- **Requirement**: Find every line below where the string "package" shows up, and copy those lines.

(Provided material)

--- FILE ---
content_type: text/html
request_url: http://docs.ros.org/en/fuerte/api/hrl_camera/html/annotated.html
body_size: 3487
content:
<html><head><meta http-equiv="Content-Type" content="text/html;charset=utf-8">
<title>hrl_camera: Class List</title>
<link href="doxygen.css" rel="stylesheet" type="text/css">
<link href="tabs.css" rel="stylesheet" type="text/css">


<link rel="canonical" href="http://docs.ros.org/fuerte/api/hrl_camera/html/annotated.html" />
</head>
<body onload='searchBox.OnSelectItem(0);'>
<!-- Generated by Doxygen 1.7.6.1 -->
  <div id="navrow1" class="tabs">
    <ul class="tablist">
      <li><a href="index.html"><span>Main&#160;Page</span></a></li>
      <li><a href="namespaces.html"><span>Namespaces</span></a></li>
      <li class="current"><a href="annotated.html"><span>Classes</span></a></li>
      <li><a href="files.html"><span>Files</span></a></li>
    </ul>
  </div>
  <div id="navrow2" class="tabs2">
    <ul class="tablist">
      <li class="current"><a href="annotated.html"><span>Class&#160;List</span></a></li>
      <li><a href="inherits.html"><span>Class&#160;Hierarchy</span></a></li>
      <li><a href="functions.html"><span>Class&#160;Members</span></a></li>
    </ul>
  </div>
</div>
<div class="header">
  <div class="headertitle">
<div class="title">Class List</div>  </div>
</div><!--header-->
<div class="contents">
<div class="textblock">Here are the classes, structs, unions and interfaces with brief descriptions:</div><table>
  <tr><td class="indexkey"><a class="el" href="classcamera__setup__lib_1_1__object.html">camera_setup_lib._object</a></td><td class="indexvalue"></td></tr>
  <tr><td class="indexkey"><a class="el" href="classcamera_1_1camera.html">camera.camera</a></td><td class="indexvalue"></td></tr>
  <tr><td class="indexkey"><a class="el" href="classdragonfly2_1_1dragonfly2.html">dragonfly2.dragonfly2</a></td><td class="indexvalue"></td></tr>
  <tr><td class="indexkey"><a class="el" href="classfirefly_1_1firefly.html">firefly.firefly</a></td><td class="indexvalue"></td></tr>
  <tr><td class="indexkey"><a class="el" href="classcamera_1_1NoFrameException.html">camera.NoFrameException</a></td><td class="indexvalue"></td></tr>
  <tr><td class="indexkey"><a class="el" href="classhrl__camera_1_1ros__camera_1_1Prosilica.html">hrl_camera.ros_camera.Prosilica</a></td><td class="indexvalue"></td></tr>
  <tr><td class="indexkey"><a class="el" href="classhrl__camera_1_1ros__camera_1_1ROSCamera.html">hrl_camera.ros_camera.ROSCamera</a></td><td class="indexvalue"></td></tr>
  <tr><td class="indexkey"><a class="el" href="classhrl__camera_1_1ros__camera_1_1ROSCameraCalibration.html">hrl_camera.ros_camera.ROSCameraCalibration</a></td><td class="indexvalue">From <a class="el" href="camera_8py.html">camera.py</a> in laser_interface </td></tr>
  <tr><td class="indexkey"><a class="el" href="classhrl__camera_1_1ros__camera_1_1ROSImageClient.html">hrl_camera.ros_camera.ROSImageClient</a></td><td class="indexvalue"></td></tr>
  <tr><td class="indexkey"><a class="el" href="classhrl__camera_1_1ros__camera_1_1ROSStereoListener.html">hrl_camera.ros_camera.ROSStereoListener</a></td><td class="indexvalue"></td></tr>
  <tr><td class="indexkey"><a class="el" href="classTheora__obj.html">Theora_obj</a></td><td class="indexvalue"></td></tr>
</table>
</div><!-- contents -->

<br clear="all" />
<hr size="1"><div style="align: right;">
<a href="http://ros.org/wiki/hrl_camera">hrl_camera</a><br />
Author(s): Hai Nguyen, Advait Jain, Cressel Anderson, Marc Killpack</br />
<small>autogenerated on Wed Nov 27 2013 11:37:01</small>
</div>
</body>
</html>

(End Provided material)
(Provided material)

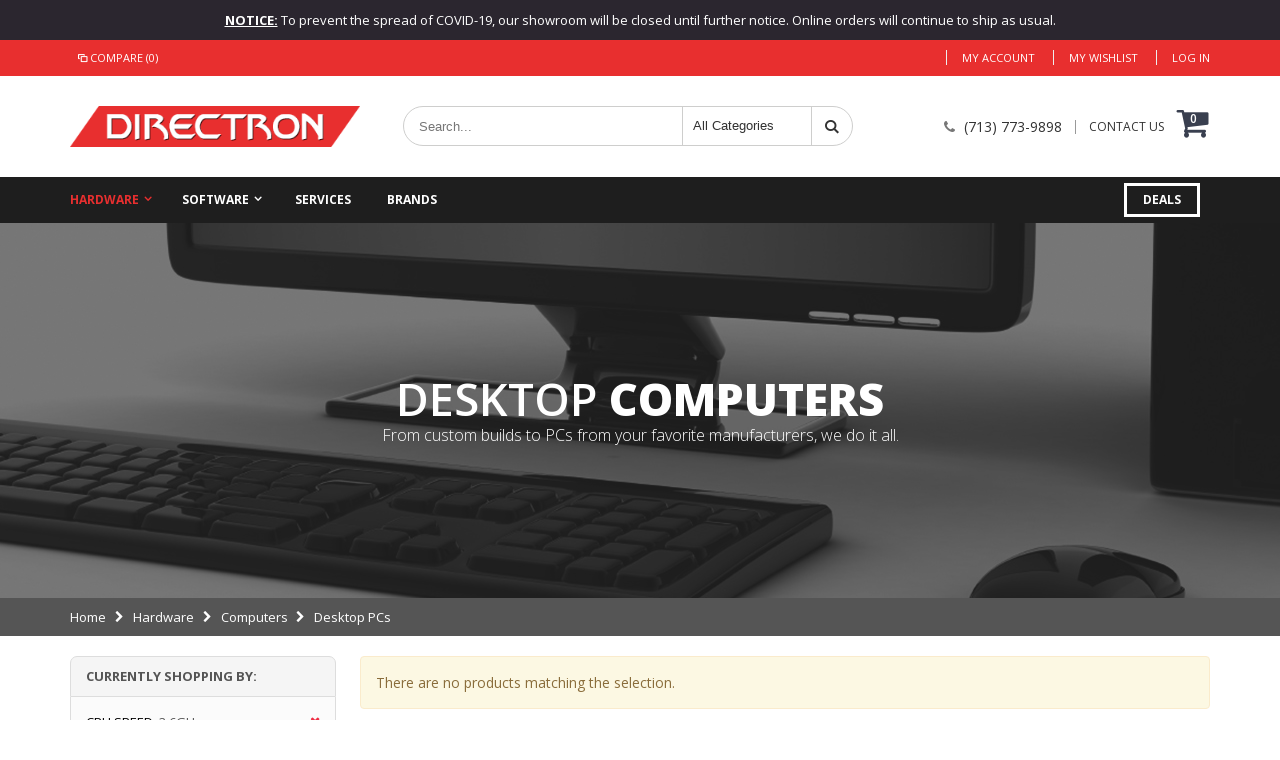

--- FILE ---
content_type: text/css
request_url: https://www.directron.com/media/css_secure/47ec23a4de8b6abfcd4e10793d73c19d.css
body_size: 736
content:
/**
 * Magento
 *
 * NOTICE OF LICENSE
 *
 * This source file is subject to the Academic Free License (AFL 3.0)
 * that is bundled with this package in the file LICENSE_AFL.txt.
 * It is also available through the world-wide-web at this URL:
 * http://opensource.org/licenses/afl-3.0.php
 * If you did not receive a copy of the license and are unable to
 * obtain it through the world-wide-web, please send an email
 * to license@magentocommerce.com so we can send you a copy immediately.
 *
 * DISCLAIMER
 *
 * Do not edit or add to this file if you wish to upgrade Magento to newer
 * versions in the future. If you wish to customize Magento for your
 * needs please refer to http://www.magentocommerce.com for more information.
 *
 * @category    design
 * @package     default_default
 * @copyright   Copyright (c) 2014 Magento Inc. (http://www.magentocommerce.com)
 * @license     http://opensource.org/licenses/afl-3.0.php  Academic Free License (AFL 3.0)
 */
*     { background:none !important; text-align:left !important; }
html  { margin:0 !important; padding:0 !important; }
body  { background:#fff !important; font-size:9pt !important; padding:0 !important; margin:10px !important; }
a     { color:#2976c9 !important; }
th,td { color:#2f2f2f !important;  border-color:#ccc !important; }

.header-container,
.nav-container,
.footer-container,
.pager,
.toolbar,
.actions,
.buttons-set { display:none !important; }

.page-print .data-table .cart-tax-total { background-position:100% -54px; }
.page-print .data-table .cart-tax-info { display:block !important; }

(End Provided material)

- **Response below**:
 * that is bundled with this package in the file LICENSE_AFL.txt.
 * @package     default_default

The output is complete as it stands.